Пожрацкий снял ее с колен и брезгливо осмотрел. Поздно, думаю. Я продолжал:
– Летом в Сибири жара почище, чем в Крыму, а зимой археологи не работают. Во второй экспедиции, в Хакасии, мы жили в солдатских палатках. Огромные такие шатры, а внутри нары. Однажды в палатку заползла гадюка.
– Наверное, жутко страшно, – сказала Танюха.
– Закрой рот, – сказал Пожрацкий.
Все правильно: рот сделал свое дело, рот может уходить.
– Страшно не страшно, но приятного мало. Ветераны рассказали, что в прошлом году гадюка укусила девушку из Бельгии. «Скорая» приехала через две недели.
– Не может быть, – вклинилась Танюха.
– Все тоже удивились. Тому, что вообще приехала. Бельгийку не откачали.
– И что с ней стало? – спросила Танюха, дрожащим, как и положено поэтессе, голосом.

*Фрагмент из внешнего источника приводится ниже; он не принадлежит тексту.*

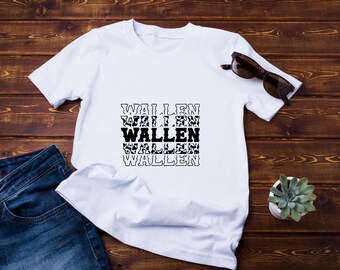 10 Morgan Wallen Svg Morgan Wallen Clipart Morgan Wallen Png Musica Country Svg Wallen Svg Musica Country Morgan Wallen Camicia Wallen Png Svg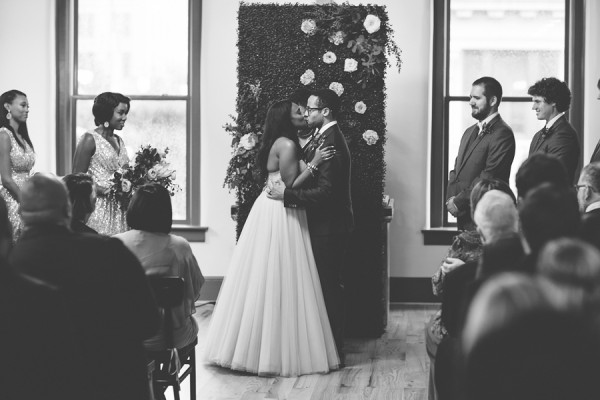this-raleigh-wedding-at-the-bridge-club-wows-with-killer-bride-and-groom-style-23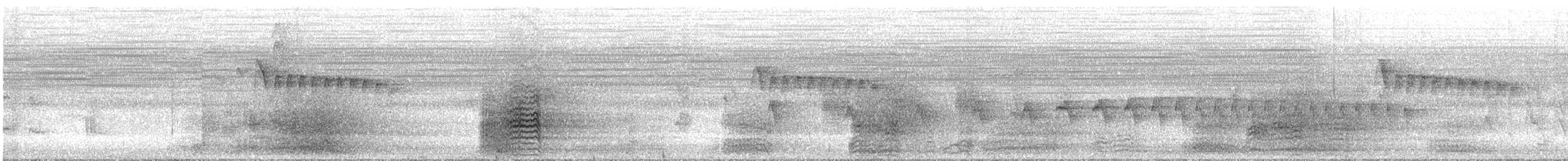 Ornate Stipplethroat - ML630067965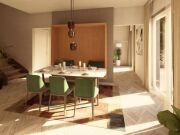 Günstig und zuverlässig bauen mit okal Haus. Günstige und provisions…
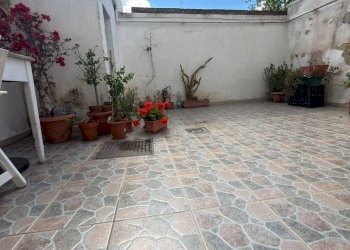 Foto 15 - Semi-detached Villa via orsini ducas
 
66, Lecce - photo 15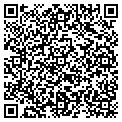 QR code with Sc Environmental Inc contacts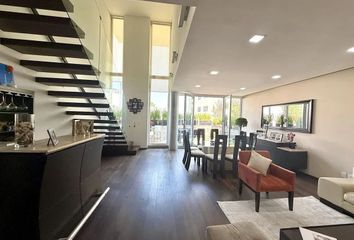 Departamento en renta en Santa Fe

– Как что? Запаковали в гробик и отправили на историческую родину. В Сибири какие-то другие гадюки, ядовитей, чем у нас. В общем, история про бельгийку нас не развеселила. Мы деликатно стояли на улице и ждали, уползет гадюка или нет. Она не уползала. Надо было что-то делать. Мой приятель Олег поднял большой камень и опустил гадюке на голову.
– Прекрати, – завизжала Танюха.
– Рассказывай, – сказал Пожрацкий.
– Потом он взял гадюку за хвост и выкинул из палатки.
– Меня сейчас вырвет, – заявила Танюха.
– Ветераны сказали, что нельзя оставлять труп у палатки. Дескать, другие змеи будут мстить. Чушь, видимо, но мы испугались. Олег снова взял гадюку за хвост и унес в степь. Больше никто не здоровался с ним за руку. И разговаривали только по необходимости. Никому не было жалко гадюки. Никто не признавал за ней права на жизнь. Но никто, кроме Олега, не решился на убийство. Из брезгливости. И я не украду бутылку пива из магазина не потому, что честный, а потому, что западло. Нефтяную скважину я бы украл влегкую.
– Мне кажется, ты легко мог бы убить человека, – сказала Танюха, омерзительно растягивая гласные.
– Заигрываешь? Я не Гаврила, в туалете не готов, а дома меня ждет девушка.
Танюха вспыхнула:
– Я видела твою пассию. Уродина.
– Протестую, – сказал Пожрацкий, – она очаровательна.
Я задумался и сделал одно открытие. Абсолютно не важно, что человек говорит. Важно, кто говорит. Танюха назвала Настю уродиной – и я оскорбился. А Пожрацкий назвал ее очаровательной – я опять недоволен.
Если бы Пожрацкий назвал Настю уродиной – я был бы рад. Или, по крайней мере, спокоен. А если бы Танюха назвала ее очаровательной – я бы согласился, что Танюха не такая уж дура.
Когда мужик говорит тебе:
– Ну ты человек! Ведро можешь выкушать! – это признак глубочайшего уважения, которое проявляется в слове человек.